**CONSIGNES À SUIVRE:** Indiquez le thème du dixième numéro de Religiologiques, d'après l'éditorial ci-dessous.

**TEXTE FOURNI:**

++++++++

Religiologiques, no 10

Numéro dix
éditorial en forme de dédicace


Numéro dix. Petite étape symbolique, léger ouf! de soulagement... Cinq ans après sa naissance, dix numéros thématiques, une centaine d'articles, et plus de deux mille pages plus loin, Religiologiques n'a - qu'on se rassure - ni le goût de pavoiser en se pétant bruyamment les bretelles, ni celui d'emprunter son miroir à Marguerite pour s'y admirer avec complaisance. On comprendra en revanche qu'elle soit heureuse et fière d'offrir à ses lecteurs et à ses lectrices ce dixième jalon de son encore jeune histoire, qui porte - on aurait presque envie d'y voir un clin d'oeil - sur l'actualité du mythe.

++++++++

[Données d'images web légendées]
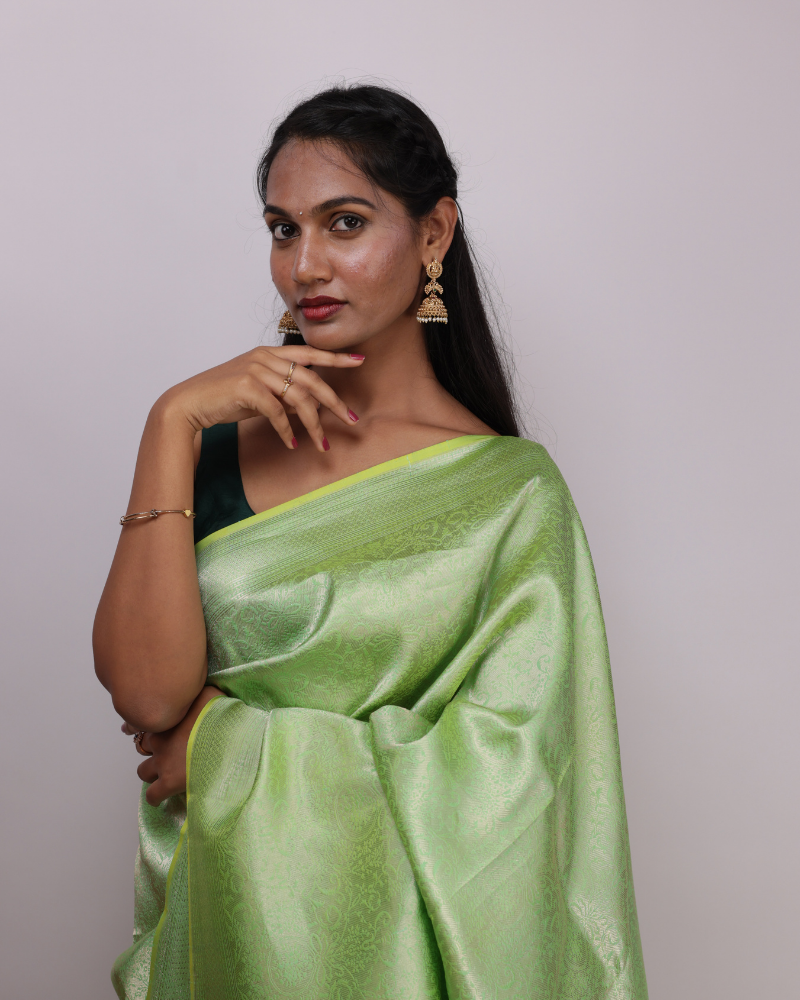 Banarasi silk saree 17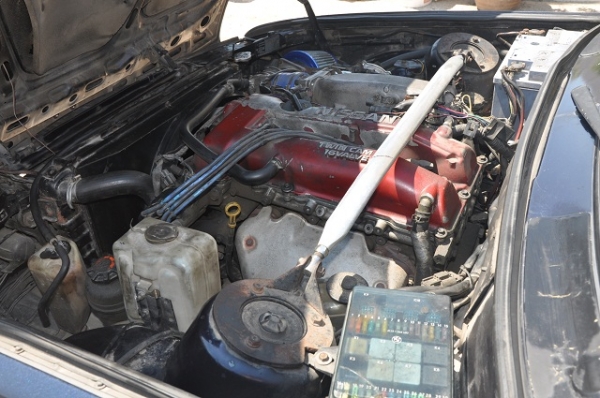 ขาย BMW 318i E30 วางเครื่อง SR20 ฝาขาวหลังหัก MT/LPG max17 ชุดแต่ง M รอบคัน ขาย BMW 318i E30 วางเครื่อง SR20 ฝาขาวหลังหัก MT/LPG max17 ชุดแต่ง M รอบคัน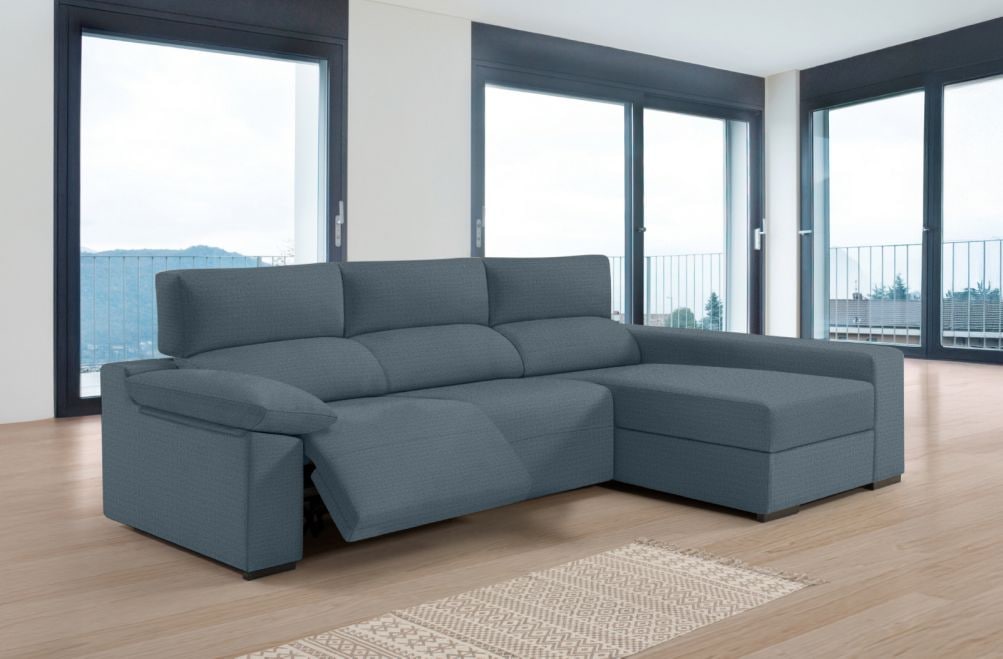 Sofá relax de tela Cuzco de HOME - principal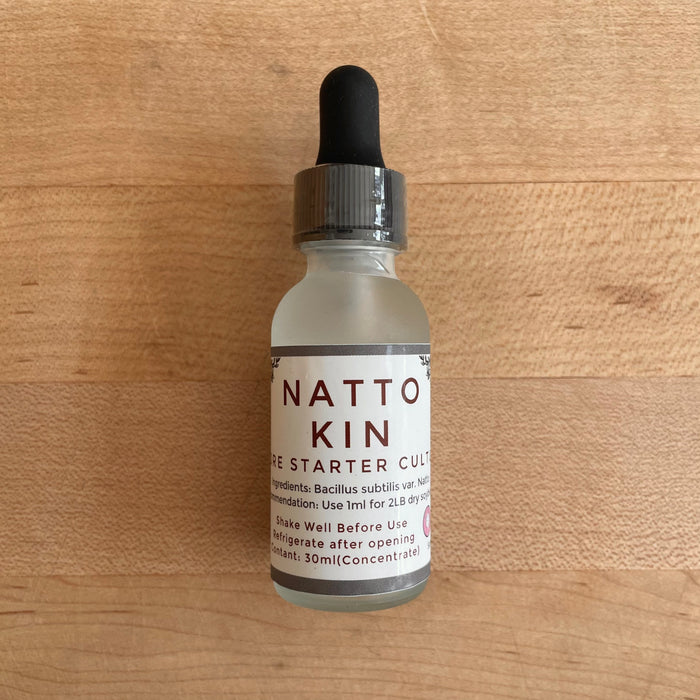 Natto Kin Liquid Culture - Preserved Oakland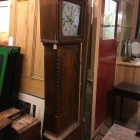Country Oak Grandfather Clock - £450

++++++++

**RÉSULTAT DE LA TÂCHE:** L'actualité du mythe.